_Required work_: Duplicate the Strikeforce article below between "MMA fans might" and "collapse of Strikeforce.", inclusive.

_Extract_:
══════
MMA: Can Strikeforce Survive as an Independent League Without the Heavyweights?

Strikeforce’s Heavyweight Grand Prix Saturday is also a grand finale for the heavyweight division. Though there may be one more fight left in the league for the participants in the main event, Strikeforce is set to move on without a heavyweight division after that.

So, can Strikeforce really keep driving even while the wheels are falling off? Strikeforce CEO Scott Coker seems to think so.

Coker, who is one of just a handful of former executives still retained by Strikeforce after the takeover, is convinced that we’ll see Strikeforce on Showtime “for many years to come.” 

Coker also explained in the same recent Heavyweight Grand Prix conference call that the company has “a great relationship with Showtime.”  

Coker’s remarks focusing on the renewal of Strikeforce’s cable television deal with Showtime also belie the main reason why the UFC hasn’t completely consumed the brand just yet. 

The “business as usual” promises made by Zuffa President Dana White back in March 2011 seemed hollow from the start, and subsequent changes proved White’s words were pure hype.

Multiple moves made since the purchase transformed Strikeforce into an entity obviously being groomed for ultimate demolition. Still, the league hung on despite losing a slew of popular fighters to the UFC. 

Rather than take the structure down like one of those controlled explosions instantly reducing everything to dust, Zuffa seems to be taking their sweet time removing one brick at a time from Strikeforce’s foundation.

The bigger and bolder promotion that snatched up the second-tier fight club for a song is under a more intense microscope these days, and their past evisceration of PRIDE went a long way to taint the UFC’s image. Those scars are still fresh.

MMA fans might seem more ready, willing, and able to see Strikeforce lumped in with the UFC these days, but Zuffa’s brass is still slow playing this one.

Few people were privy to intimate details of the purchase agreement hatched to make the Zuffa/Strikeforce deal happen, but it’s probably a pretty safe bet that there was something in that contract to prevent a complete collapse of Strikeforce.

Additionally, there are some fringe benefits Zuffa enjoys by keeping the other fight club a going concern. For one, women’s MMA is starting to gain a foothold with fans, and keeping Strikeforce running allows Zuffa to be on the cutting edge of developing the women’s field.
══════
_Raw data_:
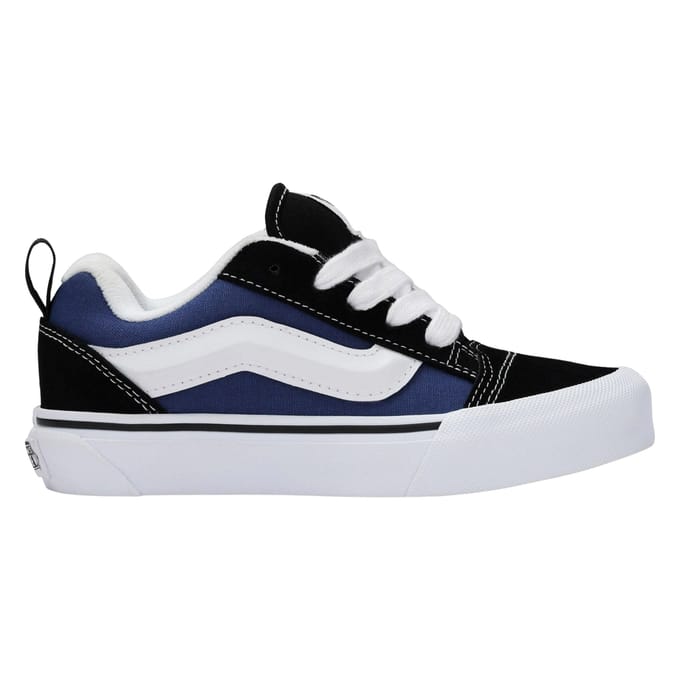 Vans Knu Skool Sneakers Junior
══════
_Output below_:
MMA fans might seem more ready, willing, and able to see Strikeforce lumped in with the UFC these days, but Zuffa’s brass is still slow playing this one.

Few people were privy to intimate details of the purchase agreement hatched to make the Zuffa/Strikeforce deal happen, but it’s probably a pretty safe bet that there was something in that contract to prevent a complete collapse of Strikeforce.